What is required = Extract and copy every line of the entries below that contains the word "wooden".

Dataset rows =

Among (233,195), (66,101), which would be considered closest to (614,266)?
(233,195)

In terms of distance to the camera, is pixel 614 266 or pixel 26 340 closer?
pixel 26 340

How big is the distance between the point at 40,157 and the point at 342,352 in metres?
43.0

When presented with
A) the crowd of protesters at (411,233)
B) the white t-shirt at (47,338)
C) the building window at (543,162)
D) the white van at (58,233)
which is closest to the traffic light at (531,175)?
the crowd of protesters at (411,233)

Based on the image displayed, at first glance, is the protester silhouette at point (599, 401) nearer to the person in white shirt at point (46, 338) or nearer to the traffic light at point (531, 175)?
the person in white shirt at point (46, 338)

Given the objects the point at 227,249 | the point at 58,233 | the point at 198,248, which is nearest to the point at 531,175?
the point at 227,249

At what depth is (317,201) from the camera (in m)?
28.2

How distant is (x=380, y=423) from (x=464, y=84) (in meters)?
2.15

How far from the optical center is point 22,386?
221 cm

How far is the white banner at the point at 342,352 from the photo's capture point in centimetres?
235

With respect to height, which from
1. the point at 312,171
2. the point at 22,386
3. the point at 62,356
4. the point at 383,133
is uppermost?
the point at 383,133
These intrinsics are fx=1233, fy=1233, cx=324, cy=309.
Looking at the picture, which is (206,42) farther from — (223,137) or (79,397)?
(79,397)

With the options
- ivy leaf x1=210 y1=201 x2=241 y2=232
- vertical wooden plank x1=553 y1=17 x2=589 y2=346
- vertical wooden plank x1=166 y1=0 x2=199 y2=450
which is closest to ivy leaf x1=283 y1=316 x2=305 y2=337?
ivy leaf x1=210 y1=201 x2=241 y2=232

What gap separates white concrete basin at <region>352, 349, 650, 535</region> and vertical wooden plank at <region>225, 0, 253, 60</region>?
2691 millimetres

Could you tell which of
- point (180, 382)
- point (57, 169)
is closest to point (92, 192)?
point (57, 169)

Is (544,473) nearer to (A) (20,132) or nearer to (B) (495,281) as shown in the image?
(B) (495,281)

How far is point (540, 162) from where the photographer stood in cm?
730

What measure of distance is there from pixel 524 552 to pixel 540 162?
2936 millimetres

==

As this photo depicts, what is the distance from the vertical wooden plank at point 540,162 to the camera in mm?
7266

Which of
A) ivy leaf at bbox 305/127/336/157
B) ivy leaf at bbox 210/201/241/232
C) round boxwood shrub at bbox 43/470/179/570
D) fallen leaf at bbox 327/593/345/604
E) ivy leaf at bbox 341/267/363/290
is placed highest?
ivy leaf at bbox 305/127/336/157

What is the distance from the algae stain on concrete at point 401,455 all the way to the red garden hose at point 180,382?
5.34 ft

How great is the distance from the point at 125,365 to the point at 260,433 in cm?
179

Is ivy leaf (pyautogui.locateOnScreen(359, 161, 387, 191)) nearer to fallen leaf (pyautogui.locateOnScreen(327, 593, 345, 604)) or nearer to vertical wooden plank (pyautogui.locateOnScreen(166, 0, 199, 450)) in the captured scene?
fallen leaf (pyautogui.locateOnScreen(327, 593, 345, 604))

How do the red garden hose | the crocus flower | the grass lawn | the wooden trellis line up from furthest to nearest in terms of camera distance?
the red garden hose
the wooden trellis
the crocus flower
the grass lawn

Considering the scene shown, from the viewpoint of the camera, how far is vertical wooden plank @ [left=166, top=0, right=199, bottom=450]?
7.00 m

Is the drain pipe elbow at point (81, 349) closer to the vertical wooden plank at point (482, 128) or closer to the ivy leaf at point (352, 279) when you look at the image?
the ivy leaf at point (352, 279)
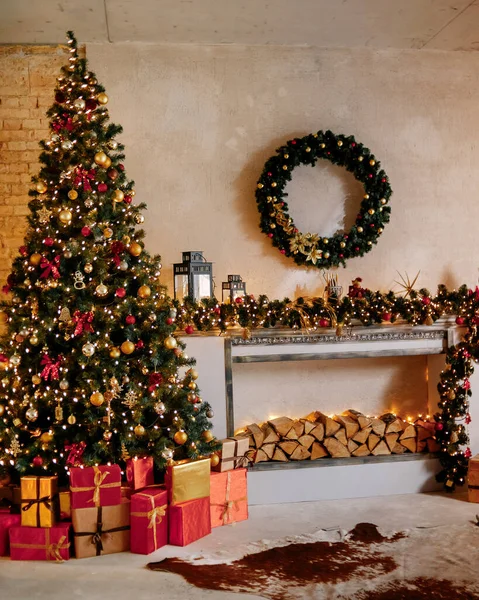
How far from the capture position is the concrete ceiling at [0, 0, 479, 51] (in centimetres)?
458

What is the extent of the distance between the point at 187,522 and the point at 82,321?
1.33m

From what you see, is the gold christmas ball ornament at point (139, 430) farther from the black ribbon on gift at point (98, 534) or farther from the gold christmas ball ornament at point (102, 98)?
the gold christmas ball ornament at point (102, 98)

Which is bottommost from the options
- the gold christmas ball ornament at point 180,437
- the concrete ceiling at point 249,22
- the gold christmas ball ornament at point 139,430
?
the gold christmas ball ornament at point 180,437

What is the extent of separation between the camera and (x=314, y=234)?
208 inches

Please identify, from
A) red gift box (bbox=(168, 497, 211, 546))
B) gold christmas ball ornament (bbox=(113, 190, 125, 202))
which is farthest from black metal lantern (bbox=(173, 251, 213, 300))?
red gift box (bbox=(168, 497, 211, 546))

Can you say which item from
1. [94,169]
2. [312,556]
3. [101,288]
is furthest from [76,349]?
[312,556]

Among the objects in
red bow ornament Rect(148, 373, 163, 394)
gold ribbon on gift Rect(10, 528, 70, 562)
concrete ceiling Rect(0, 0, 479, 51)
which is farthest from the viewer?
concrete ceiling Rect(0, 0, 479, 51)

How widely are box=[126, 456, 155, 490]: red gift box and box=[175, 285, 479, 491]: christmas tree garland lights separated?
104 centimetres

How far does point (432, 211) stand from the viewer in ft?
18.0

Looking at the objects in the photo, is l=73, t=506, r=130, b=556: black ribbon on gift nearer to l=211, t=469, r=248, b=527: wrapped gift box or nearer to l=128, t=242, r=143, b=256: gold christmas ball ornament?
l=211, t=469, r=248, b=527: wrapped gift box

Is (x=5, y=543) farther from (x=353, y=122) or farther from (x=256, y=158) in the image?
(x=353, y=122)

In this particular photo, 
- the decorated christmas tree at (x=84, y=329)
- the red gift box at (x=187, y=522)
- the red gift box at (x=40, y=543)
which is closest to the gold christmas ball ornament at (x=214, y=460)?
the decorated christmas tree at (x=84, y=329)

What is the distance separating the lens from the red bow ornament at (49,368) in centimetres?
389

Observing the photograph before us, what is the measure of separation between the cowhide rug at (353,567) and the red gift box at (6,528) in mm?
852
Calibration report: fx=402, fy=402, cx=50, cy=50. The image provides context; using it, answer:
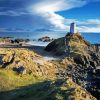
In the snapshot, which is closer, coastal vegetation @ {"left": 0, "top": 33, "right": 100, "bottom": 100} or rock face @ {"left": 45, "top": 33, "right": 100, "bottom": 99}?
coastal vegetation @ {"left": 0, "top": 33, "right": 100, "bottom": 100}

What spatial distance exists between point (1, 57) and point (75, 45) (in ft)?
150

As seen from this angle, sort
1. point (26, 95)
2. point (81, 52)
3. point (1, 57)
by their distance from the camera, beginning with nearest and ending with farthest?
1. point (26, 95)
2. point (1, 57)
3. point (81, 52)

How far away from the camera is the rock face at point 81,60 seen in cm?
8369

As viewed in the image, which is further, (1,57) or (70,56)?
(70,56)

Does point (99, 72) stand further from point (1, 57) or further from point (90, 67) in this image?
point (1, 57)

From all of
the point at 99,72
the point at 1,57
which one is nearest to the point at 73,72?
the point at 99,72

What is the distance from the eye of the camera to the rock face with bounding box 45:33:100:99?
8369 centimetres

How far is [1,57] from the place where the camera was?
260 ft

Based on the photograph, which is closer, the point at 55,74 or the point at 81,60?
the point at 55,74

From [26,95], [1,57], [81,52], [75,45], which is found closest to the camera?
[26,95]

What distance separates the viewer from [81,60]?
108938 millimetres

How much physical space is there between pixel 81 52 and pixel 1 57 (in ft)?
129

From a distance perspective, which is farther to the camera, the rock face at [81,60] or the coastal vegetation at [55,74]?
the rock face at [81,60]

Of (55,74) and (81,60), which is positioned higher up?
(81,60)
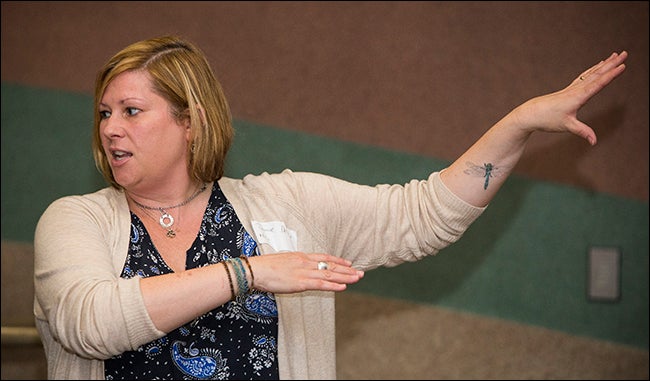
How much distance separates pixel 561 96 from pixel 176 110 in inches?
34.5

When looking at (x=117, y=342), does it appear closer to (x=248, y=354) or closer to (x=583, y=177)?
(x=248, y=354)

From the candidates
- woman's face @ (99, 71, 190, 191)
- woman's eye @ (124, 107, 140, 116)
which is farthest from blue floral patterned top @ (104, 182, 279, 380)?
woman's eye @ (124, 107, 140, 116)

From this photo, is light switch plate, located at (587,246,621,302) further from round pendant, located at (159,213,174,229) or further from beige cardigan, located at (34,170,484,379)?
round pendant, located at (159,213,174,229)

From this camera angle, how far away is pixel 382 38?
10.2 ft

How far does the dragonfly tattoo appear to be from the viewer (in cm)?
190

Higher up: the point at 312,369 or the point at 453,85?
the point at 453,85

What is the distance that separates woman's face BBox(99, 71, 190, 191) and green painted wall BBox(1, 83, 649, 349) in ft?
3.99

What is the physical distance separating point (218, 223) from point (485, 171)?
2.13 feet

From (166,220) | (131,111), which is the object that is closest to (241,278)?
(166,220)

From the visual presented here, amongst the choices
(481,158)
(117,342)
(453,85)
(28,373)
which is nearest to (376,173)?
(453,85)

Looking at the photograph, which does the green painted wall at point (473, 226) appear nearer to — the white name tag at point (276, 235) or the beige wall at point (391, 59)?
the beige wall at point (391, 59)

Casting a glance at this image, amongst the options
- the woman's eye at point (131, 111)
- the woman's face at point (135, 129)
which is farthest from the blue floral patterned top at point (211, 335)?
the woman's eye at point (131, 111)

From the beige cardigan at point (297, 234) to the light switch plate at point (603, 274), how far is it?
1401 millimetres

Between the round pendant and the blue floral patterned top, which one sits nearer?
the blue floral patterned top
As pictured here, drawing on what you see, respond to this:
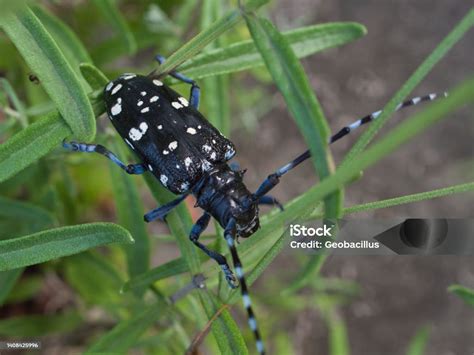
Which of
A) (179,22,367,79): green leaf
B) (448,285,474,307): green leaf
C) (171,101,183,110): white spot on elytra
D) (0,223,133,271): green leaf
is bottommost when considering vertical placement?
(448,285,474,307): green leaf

...

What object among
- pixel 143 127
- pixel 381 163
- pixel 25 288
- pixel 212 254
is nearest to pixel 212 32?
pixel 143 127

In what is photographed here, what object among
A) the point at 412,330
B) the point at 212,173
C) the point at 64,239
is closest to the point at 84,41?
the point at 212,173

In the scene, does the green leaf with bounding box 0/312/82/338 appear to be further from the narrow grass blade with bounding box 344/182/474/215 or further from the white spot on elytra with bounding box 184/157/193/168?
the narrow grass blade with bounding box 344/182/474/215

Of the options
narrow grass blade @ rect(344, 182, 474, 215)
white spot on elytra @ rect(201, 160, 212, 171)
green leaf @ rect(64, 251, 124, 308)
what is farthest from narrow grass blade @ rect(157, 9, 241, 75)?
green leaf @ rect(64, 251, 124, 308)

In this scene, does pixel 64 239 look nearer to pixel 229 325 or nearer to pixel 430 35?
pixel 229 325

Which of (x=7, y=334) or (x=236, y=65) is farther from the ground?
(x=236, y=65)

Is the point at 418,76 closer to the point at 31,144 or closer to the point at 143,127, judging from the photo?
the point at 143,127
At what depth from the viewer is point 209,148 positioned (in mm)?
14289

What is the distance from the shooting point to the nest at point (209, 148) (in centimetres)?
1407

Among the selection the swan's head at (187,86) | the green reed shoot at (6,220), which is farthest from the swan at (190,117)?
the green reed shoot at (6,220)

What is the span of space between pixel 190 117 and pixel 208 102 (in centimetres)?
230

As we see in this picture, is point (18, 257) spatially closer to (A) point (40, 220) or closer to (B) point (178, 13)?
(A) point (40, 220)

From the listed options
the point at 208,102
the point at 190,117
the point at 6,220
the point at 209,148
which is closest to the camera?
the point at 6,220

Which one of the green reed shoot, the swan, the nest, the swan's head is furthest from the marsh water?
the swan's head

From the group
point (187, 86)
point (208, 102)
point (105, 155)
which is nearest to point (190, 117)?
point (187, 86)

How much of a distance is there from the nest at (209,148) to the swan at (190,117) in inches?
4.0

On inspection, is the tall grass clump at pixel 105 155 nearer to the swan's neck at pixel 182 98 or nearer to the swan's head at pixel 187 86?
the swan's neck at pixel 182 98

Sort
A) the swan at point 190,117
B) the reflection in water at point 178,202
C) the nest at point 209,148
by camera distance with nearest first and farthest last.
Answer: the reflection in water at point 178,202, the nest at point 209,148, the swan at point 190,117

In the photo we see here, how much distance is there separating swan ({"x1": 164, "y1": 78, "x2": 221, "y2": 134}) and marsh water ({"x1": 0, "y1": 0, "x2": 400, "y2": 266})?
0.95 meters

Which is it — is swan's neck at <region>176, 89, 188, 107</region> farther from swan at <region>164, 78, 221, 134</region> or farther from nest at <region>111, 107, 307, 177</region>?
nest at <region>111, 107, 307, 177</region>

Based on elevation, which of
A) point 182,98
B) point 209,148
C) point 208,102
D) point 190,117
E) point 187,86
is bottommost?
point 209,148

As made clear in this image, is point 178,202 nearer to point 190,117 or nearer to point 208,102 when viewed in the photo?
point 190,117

Worked answer =
- vertical wooden plank x1=553 y1=17 x2=589 y2=346
- vertical wooden plank x1=166 y1=0 x2=199 y2=450
What gap separates white concrete basin at <region>352, 349, 650, 535</region> and vertical wooden plank at <region>225, 0, 253, 60</region>?
As this photo depicts, what is the distance from the vertical wooden plank at point 540,162 to the camera in mm?
Is ivy leaf (pyautogui.locateOnScreen(359, 161, 387, 191)) nearer to fallen leaf (pyautogui.locateOnScreen(327, 593, 345, 604)) or nearer to vertical wooden plank (pyautogui.locateOnScreen(166, 0, 199, 450)) in the captured scene?
How do the red garden hose | the crocus flower | the grass lawn | the wooden trellis line up from furthest to nearest in terms of camera distance?
the wooden trellis
Considering the scene shown, from the viewpoint of the camera, how far is vertical wooden plank @ [left=166, top=0, right=199, bottom=450]?
Is the drain pipe elbow at point (81, 349) closer to the vertical wooden plank at point (482, 128) or closer to the ivy leaf at point (352, 279) when you look at the image?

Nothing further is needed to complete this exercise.